Holliday junctions form during homologous recombination in the double-strand break repair (DSBR) model, where resolution determines crossover or non-crossover outcomes. Crossover products arise when the two Holliday junctions in the double Holliday junction (dHJ) intermediate are resolved by cutting crossing strands at one junction and non-crossing (parental) strands at the other. The correct answer is option (3): both the cuts are in crossover strands, as this configuration, combined with opposite cuts at the second junction, produces the exchanged duplexes characteristic of crossovers.

Question Overview

This CSIR NET-style question tests understanding of Holliday junction resolution in DSBR, focusing on how cuts dictate recombinant products after strand invasion and branch migration.

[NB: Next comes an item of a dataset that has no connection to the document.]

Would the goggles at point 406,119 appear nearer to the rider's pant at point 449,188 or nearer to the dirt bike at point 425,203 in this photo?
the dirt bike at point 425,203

The dHJ has two orientations: parental (non-crossing) strands maintain original configuration, while crossover (crossing) strands lead to exchange.

Option Analysis

• (1) There no resolution: Resolution is essential; without it, the branched structure persists, preventing separation into duplexes and recombinant products.

• (2) both the cut are in parental strand: Cutting both parental strands at each junction yields non-crossover products, restoring parental duplexes without exchange.

• (3) both the cut are in crossover strands: In dHJ, cutting crossover strands at both junctions (or equivalently, crossing at one and parental at the other in opposite sense) generates crossover products by swapping flanking regions.

• (4) One cut is in parental strand while another in crossover strand: This describes mixed cuts at a single junction or inconsistent resolution across dHJs, typically producing non-crossovers or requiring specific orientation for crossovers, not the defining mechanism.

DSBR Model Key Steps

The DSBR model initiates with a double-strand break, resection, strand invasion forming dHJs via second-end capture, branch migration, and biased resolution.

• Crossover requires opposite-sense cleavage: e.g., vertical (parental) at one junction, horizontal (crossover) at the other.

• Enzymes like RuvC or GEN1 cleave specifically, favoring crossovers in meiosis.
  This ensures genetic diversity while repairing breaks accurately.